Le ciel lui tombe sur la tête

Ma critique n’est pas ici éthique ou religieuse. Elle porte sur les conséquences prévisibles de ces propositions si elles étaient adoptées. J’affirme en effet qu’elles reviennent concrètement :

– à abolir à court terme la distinction entre citoyens et résidents ;

– à abolir également la distinction entre réfugiés et migrants économiques, distinction qui bénéficie pourtant aux réfugiés, pauvres parmi les pauvres. Oui, les migrants économiques sont aussi nos frères humains, et leur recherche d’une vie meilleure pour eux-mêmes et leurs familles est légitime. Mais un comportement individuel légitime, car supportable ou même positif pour la collectivité lorsqu’il est exceptionnel, ne doit pas forcément être massivement encouragé car il peut devenir destructeur s’il se généralise. C’est le cas ici.

– à amplifier les migrations économiques et à décourager les retours dans les pays d’origine, du fait notamment de l’octroi immédiat de droits très importants et de la facilitation démesurée du regroupement familial. Cet « appel d’air » serait néfaste pour les pays d’immigration, dont la capacité d’accueil est peut-être plus grande que certains ne le disent mais n’est pas pour autant illimitée, mais aussi pour les pays d’émigration, que leurs habitants seraient encouragés à abandonner plutôt qu’à redresser.

Je l’ai déjà écrit, mais il me semble utile de le répéter : le véritable enjeu est de donner dans nos pays le droit de vote à des millions de personnes dont les valeurs sont radicalement différentes des nôtres, en renonçant du simple fait de leur nombre à accueillir parmi nous des individus, au profit de groupes massifs et constitués.

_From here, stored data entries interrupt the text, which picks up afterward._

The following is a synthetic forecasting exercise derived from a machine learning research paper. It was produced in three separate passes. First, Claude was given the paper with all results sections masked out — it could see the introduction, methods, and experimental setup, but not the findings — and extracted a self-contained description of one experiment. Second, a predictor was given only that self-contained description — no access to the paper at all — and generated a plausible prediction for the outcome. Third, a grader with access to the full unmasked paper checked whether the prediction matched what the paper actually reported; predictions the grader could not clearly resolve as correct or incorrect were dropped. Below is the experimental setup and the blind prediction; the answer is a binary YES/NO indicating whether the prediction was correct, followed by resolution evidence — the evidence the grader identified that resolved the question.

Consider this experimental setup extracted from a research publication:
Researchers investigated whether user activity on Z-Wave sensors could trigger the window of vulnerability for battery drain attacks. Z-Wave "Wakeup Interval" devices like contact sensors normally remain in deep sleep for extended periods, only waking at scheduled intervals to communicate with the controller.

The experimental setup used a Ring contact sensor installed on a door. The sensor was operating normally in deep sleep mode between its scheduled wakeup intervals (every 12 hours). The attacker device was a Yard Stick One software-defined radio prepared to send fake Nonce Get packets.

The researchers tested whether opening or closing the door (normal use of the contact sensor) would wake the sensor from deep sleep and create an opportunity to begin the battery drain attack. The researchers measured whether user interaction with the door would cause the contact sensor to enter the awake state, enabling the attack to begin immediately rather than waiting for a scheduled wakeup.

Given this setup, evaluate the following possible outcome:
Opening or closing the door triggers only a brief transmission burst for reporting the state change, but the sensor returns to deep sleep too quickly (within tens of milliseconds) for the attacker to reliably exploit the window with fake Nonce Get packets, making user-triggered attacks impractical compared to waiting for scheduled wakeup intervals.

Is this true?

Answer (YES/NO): NO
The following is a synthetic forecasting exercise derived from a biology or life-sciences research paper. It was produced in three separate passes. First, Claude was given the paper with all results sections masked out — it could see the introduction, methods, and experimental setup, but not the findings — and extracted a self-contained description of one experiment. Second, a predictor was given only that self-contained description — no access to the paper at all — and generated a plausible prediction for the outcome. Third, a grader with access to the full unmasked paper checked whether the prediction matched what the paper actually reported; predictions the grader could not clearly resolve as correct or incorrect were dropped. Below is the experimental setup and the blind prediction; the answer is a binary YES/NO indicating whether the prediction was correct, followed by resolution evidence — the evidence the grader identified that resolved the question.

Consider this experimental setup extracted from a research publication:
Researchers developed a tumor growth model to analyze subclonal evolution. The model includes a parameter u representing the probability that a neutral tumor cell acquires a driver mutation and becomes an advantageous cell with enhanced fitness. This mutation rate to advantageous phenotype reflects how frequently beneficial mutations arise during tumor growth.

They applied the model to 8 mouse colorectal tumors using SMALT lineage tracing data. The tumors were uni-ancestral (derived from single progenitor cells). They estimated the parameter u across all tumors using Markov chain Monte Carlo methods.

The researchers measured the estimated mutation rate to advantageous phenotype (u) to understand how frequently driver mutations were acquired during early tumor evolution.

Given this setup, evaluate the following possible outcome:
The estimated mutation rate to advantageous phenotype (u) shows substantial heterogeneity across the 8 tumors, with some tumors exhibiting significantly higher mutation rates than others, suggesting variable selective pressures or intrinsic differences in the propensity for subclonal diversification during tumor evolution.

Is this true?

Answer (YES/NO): NO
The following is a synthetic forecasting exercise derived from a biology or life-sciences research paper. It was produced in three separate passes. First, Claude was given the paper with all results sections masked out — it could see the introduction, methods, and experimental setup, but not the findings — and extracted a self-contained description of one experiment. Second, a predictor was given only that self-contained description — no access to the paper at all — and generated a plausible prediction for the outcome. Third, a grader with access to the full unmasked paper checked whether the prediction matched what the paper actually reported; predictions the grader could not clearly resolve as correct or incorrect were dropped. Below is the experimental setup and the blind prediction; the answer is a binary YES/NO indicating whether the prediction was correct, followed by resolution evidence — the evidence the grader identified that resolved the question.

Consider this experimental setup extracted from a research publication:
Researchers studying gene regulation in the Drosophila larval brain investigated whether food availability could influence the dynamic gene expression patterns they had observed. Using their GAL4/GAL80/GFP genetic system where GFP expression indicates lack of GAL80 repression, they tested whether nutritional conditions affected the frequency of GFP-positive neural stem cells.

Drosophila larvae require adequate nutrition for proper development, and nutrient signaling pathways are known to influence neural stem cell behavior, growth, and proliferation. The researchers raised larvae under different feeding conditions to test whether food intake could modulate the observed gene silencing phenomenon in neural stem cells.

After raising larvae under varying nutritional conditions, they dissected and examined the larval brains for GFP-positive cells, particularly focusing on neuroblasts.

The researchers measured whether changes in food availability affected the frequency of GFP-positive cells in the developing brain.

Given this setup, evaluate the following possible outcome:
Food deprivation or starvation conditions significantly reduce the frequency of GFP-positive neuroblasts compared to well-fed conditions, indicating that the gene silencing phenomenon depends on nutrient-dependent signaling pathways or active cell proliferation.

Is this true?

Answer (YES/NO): YES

Les propositions du pape, si on les appliquait, provoqueraient le chaos, et à terme soit la guerre civile, soit une dictature à laquelle la majorité se soumettrait pour échapper à la guerre. Que cette dictature soit islamiste ou suprémaciste blanche, je ne la désire pas. Démontrez-moi que je me trompe ! Mais le débat, en l’occurrence, relève de la géostratégie, de la sociologie, de l’anthropologie, et pas de la morale. Vous l’écrivez vous-même à juste titre : « la réalité est toujours supérieure à l’idée. » Défendre de belles idées au mépris de leurs conséquences n’est pas digne du souverain pontife.

Vatican, ouvre-toi!

Au demeurant, il y aurait bien une solution, que je n’ose qualifier de simple. Depuis Galilée, l’Église s’est réconciliée avec la méthode expérimentale, ce qui a même permis à un moine de découvrir – brillamment – la génétique. Ouvrez donc toutes grandes les portes du Vatican, offrez à chaque migrant une chambre à la Résidence Sainte-Marthe, les mêmes services que ceux dont bénéficient les cardinaux de la Curie, et donnez-leur le droit de voter au Conclave lors de l’élection du pape, le tout naturellement sans leur demander en retour le moindre effort d’adaptation culturelle. Ensuite, nous irons au résultat. Si par miracle les choses devaient bien se passer, je reconnaîtrais volontiers que j’avais tort, et le prochain pape aurait un magnifique exemple à montrer aux Européens pour les convaincre.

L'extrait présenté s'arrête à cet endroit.